__Request__. Omit all pictures. Quote only the lines from the one with "Specifically, which of" through the end of the material below.

Spatial question records

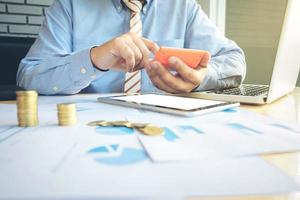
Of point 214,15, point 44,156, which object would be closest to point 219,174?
point 44,156

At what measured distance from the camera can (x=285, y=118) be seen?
1.96ft

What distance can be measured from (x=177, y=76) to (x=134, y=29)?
1.19 feet

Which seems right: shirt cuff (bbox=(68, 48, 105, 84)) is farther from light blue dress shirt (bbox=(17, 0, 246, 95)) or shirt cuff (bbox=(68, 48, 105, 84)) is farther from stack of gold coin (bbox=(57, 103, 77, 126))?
stack of gold coin (bbox=(57, 103, 77, 126))

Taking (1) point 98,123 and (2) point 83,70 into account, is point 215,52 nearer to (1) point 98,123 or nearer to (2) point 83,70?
(2) point 83,70

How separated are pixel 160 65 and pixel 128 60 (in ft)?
0.29

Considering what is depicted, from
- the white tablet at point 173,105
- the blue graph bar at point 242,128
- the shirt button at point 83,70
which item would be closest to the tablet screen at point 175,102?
the white tablet at point 173,105

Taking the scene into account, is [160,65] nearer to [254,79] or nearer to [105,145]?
[105,145]

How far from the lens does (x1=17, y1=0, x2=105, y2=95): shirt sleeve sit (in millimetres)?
877

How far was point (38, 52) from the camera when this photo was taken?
105 cm

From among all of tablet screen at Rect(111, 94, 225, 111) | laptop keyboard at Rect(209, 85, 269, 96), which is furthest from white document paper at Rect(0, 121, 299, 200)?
laptop keyboard at Rect(209, 85, 269, 96)

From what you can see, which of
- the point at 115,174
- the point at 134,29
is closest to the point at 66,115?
the point at 115,174

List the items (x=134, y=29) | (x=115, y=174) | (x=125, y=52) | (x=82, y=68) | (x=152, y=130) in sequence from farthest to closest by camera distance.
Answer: (x=134, y=29), (x=82, y=68), (x=125, y=52), (x=152, y=130), (x=115, y=174)

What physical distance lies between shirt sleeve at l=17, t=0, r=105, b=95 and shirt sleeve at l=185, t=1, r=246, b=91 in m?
0.33

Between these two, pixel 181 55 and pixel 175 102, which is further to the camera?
pixel 181 55
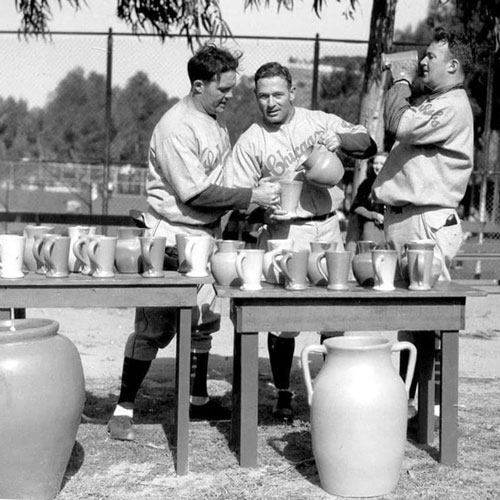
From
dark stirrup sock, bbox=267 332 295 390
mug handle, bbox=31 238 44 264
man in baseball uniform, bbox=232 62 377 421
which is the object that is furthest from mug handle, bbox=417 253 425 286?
mug handle, bbox=31 238 44 264

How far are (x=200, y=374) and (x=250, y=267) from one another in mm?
1328

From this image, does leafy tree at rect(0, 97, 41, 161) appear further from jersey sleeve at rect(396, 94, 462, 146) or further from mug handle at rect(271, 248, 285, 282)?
mug handle at rect(271, 248, 285, 282)

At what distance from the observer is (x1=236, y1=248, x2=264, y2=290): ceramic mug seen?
4.20 metres

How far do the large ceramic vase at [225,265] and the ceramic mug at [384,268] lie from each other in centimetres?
64

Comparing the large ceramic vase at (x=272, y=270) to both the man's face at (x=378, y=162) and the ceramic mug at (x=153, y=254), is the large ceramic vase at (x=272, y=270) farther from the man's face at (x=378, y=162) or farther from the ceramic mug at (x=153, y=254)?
the man's face at (x=378, y=162)

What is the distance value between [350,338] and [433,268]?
0.53 m

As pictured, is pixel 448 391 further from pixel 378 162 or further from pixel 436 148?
pixel 378 162

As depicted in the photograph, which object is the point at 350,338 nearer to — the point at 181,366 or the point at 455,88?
the point at 181,366

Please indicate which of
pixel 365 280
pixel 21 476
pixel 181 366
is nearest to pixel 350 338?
pixel 365 280

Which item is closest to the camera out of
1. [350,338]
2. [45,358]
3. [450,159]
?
[45,358]

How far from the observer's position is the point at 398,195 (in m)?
4.97

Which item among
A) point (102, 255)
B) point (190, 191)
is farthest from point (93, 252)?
point (190, 191)

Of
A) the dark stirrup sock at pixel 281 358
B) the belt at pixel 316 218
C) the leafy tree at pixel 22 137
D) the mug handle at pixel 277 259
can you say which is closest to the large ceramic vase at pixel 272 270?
the mug handle at pixel 277 259

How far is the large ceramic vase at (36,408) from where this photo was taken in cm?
363
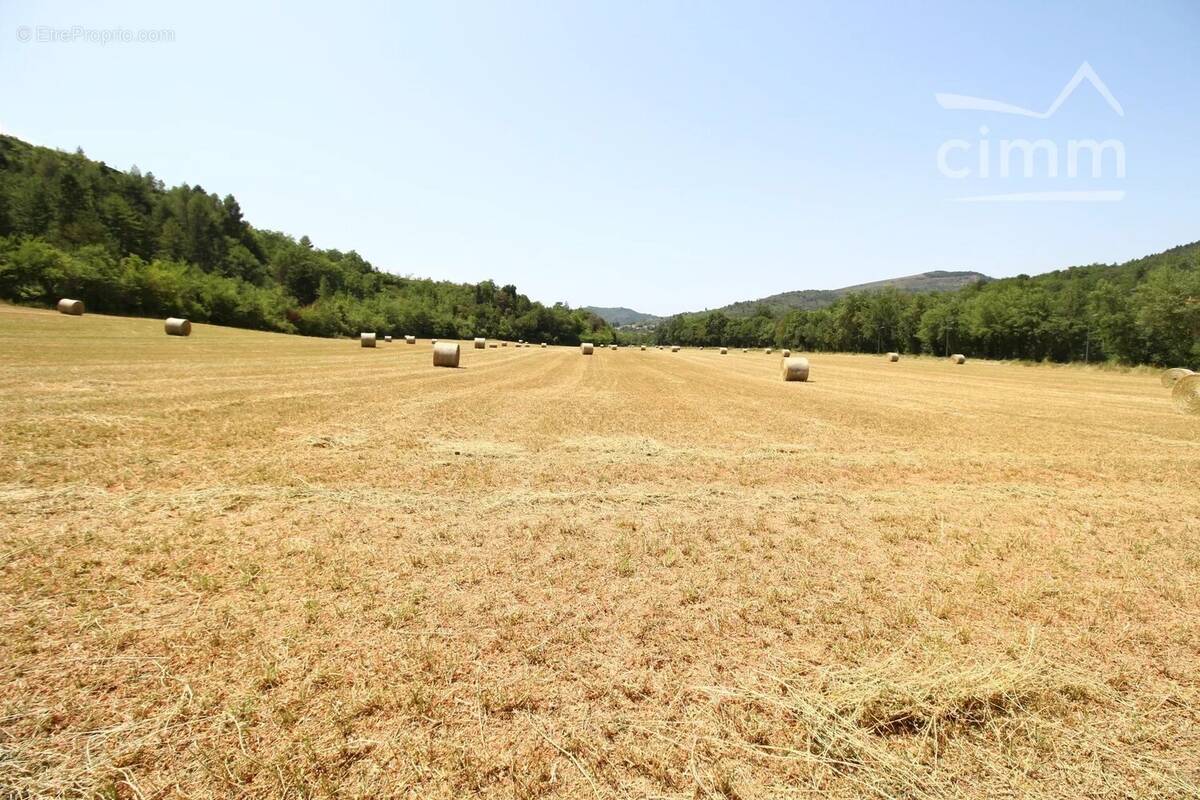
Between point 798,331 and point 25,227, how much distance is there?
180 metres

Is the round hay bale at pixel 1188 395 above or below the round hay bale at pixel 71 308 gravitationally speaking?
below

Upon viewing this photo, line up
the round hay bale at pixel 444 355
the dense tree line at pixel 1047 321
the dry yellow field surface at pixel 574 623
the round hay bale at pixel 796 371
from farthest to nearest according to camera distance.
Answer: the dense tree line at pixel 1047 321 < the round hay bale at pixel 444 355 < the round hay bale at pixel 796 371 < the dry yellow field surface at pixel 574 623

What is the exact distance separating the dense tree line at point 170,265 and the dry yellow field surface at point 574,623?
241 ft

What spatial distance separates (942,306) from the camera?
119 metres

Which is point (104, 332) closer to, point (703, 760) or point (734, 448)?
point (734, 448)

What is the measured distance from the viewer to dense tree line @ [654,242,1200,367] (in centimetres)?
6116

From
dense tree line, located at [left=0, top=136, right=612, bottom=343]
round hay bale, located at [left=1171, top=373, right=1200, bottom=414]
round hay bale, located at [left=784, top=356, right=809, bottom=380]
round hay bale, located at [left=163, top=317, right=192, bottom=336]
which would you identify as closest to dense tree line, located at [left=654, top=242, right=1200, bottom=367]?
round hay bale, located at [left=1171, top=373, right=1200, bottom=414]

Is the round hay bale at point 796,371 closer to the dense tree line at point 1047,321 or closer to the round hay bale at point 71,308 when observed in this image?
the dense tree line at point 1047,321

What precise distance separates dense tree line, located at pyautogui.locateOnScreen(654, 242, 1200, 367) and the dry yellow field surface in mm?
75956

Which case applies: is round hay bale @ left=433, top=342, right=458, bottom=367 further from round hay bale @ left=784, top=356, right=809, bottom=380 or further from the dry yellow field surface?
the dry yellow field surface

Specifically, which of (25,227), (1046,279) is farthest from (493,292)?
(1046,279)

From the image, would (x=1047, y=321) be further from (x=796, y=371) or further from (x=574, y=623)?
(x=574, y=623)

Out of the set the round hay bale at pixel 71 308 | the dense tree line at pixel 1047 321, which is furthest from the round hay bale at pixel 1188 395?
the round hay bale at pixel 71 308

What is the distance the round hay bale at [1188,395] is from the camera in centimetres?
1998
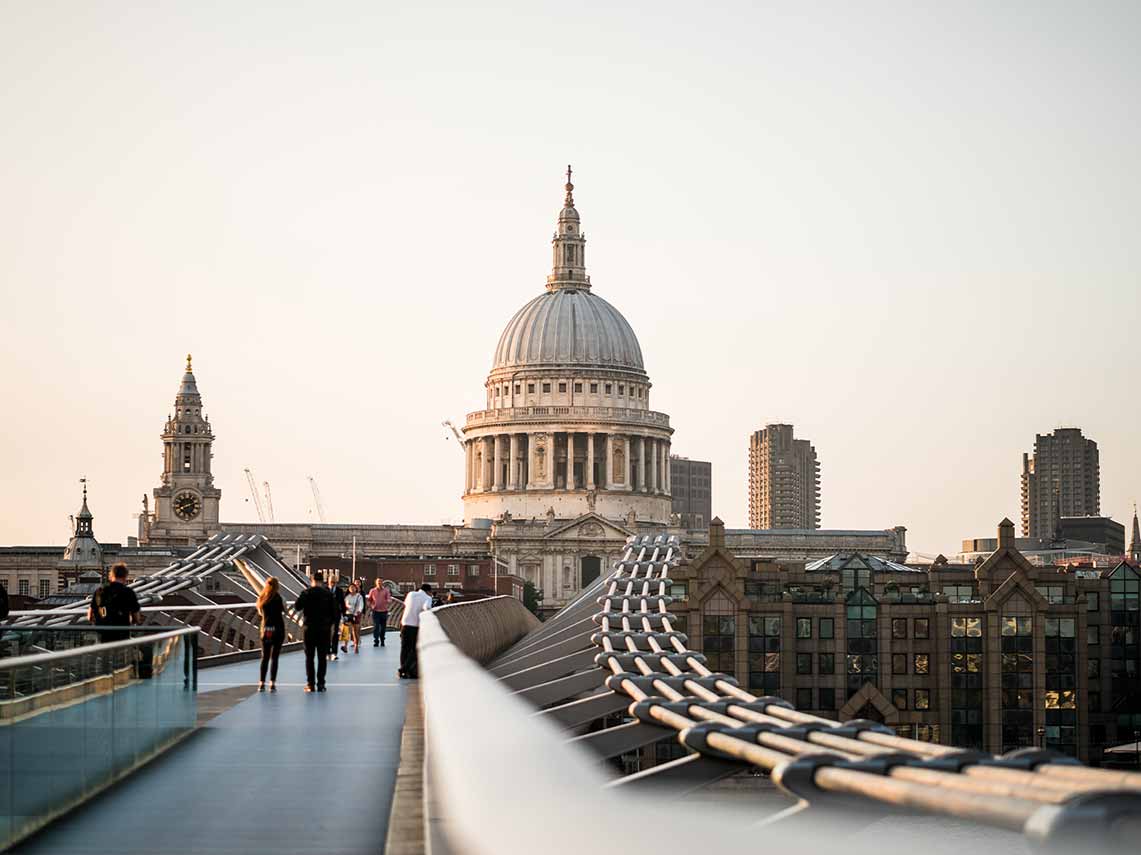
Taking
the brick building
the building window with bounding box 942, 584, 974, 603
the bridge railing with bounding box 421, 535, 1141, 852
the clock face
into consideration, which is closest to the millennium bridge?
the bridge railing with bounding box 421, 535, 1141, 852

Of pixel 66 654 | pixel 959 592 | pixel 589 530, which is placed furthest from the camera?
pixel 589 530

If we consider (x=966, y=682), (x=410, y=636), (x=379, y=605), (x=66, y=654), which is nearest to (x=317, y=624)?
(x=410, y=636)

__Written answer__.
Specifically, which of (25,227), (1046,279) is farthest from (493,292)?
(1046,279)

From the image, would (x=1047, y=321) be further from (x=796, y=371) or further from (x=574, y=623)?
(x=574, y=623)

Out of the set the round hay bale at pixel 71 308 | the dense tree line at pixel 1047 321, which is furthest from the round hay bale at pixel 1188 395?
the round hay bale at pixel 71 308

What is the distance the round hay bale at [1188,395] is from the camera in centimetres?
1998
Taking
the brick building
the building window with bounding box 942, 584, 974, 603
the bridge railing with bounding box 421, 535, 1141, 852
the clock face
into consideration, which is closest to the millennium bridge?
the bridge railing with bounding box 421, 535, 1141, 852

Of pixel 66 654 | pixel 959 592 | pixel 589 530, which is placed furthest from the camera?
pixel 589 530

If we consider (x=966, y=682), (x=410, y=636), (x=379, y=605), (x=66, y=654), which is nearest to (x=317, y=624)?
(x=410, y=636)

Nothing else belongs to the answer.